The Moi Non Plus - The Moi Non Plus
Album Review

The Moi Non Plus – The Moi Non Plus

Europe has a mixed record on being at the forefront. The French with Air, Daft punk and new-House mixed in with Hallyday, sophisticated Italy also breeding entire shrill goth symphonic opera-baiting subcultures, Croatian fusion- metal jazz culturally jammed next to tinny euro-pop and mullet-burdened soft metal.

Frankly, Dutch duo Moi Plus Non straddle both sides of this schzio continental characteristic. Theirs is the type of pared-down tool-fitted abrasive and yet slippery art-rock which is the cool sound of 2001 and 2011 alike, within it shards of Sonic Youth’s alt- verse of perennial noise-core and anti-anthems. Yet it also sounds lagged on the tails of 2003, with its post-Faint Spartan death-funk evoking Liars and all those kindred scowling vibes of that displaced underground launched all over the VJ afternoon listings for kids that never got beyond the Strokes.

Right from the off, these ‘me neithers’ keep things lean and unostentatious, teetering melodically between a honed machine electro- tribalism and buzzer- skeleton post funk. At worst with a (half) baked larrisitude that suggests the band leaving a metronome-program to auto- compose over a woozy long lunch.

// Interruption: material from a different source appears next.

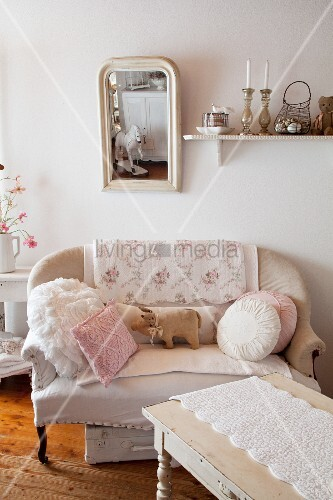 Cushions and fabric pig on sofa below shabby-chic mirror on wall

Ha-ha starts off atonal, careering keyboards fading in over a raw Spartan drum track until the bass plumes around the beats, but it feels like dressing twigs and calling them sculptures. ‘I lie’ follows the old post-punk template; Joy Division to TNV of near-steel primal drums and thin industrial shards of guitar spread over the beat. So far, so stock; ‘Jil Sander’ starts off in similar vein, low-drones see—sawing over a echo-chamber complaint, and . But like all good dance music-it builds its heart around on layers vertical and lateral building and revealing themselves, and like all good electroclash, hardcore –aping tempo switches and synchs echoing the nerve-binding acoustics of breakdowns.

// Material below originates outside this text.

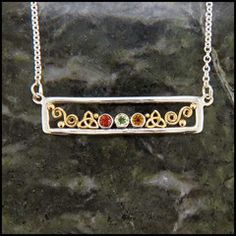 Sterling Silver frame with 18K Yellow Gold details, set with your choice of 1 to 4 synthetic birthstones.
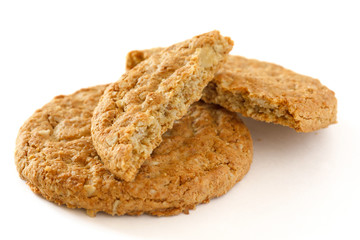 Two crispy golden oat biscuits on white, one broken in half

Then from on Moi Non Plus play up the chancer-experimentalist schizophrenia with their anonymous near-joke titles colliding with unexpected aural avenues and visible technical smarts in their slickly self-produced mixes. Punchy cuts like ‘What if we do it’ with its title refrain and ‘beautiful face’ rhymes especially play the art-school abstract-dumb-pop thrill balance card, teetering between sing-along’s and oblivion into a violent gallery music. Unusually forthright vocals at the forefront of ‘Where is everything’ melt into bursts of warm psych-sound; two eastern strands- the atonal middle-eastern and the shimmering orient fight against each other, at cryogenic speeds with de-tuned divisions of Hook-lines, 1980 Closer era. And ‘I’ve got the heart’ brings in the heartache in an off-key register at war again with an intruding major-chord switch which pushes against the sadness in one of the Non plus’s most developed melodies. Consolation in confident high-mix harmonies becomes yells and screams against the wrapping melody which ripples and fades encircling him and there in the background like crazed seagull attacks, ambient noise becomes spiked glass. But at its tail snaps ‘Johnny’ like a bar-room mutant son of the Stooges, bratty and caterwauling on the road to nowhere.

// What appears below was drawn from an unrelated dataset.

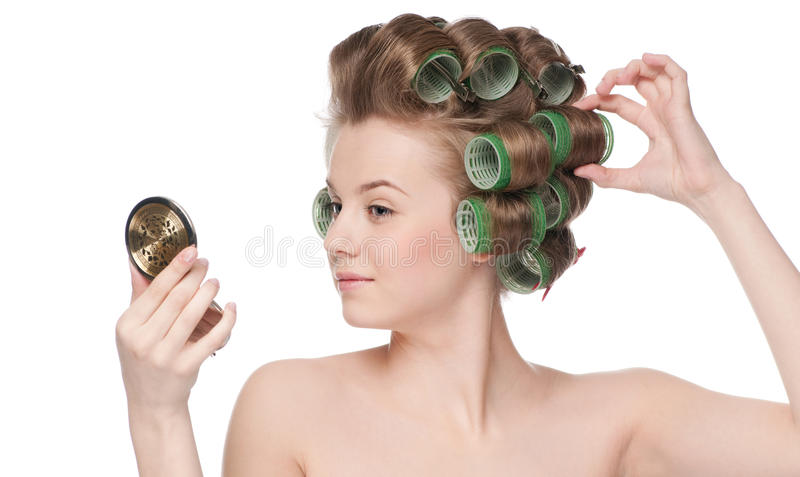 Woman in hair roller looking in mirror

Just to confuse—or reiterate—the central theme, events turn more ambient and Ambien alike on the weird and woolly final trio of tracks.’ ‘Sudden Impact’ hangs around on spaced-out roofed up vibes for 2.30 minutes in what used to be called glacial, until Moi Non Plus suddenly jerk into a brittle reedy C83 style eighties anti-melody jingles assaulted by industrial-sized samples from an army gym in electro-terror land, all crackling samples, cogs and robo-voices. I Want It’ remains in the same melange, but adopts a straight up pile-driving shoe-gaze effect akin to dusk forest road driving in the frost with smothered cries from a low-tuned punk noise drawing into contrast against the wilderness. ‘Wake-Up’ remains in a skip of oblique sounds until it hits the Sonic Youth trail, with counter-harmonies allied to a strange rock and roll forward drive, creeping bass-lines threaten to just rock-out but instead get wrapped in twisting tangled notes like toffee spiderwebs.

So—on balance, a recommendation, even if it’s all too diffuse and quotation-marked to really move you from within.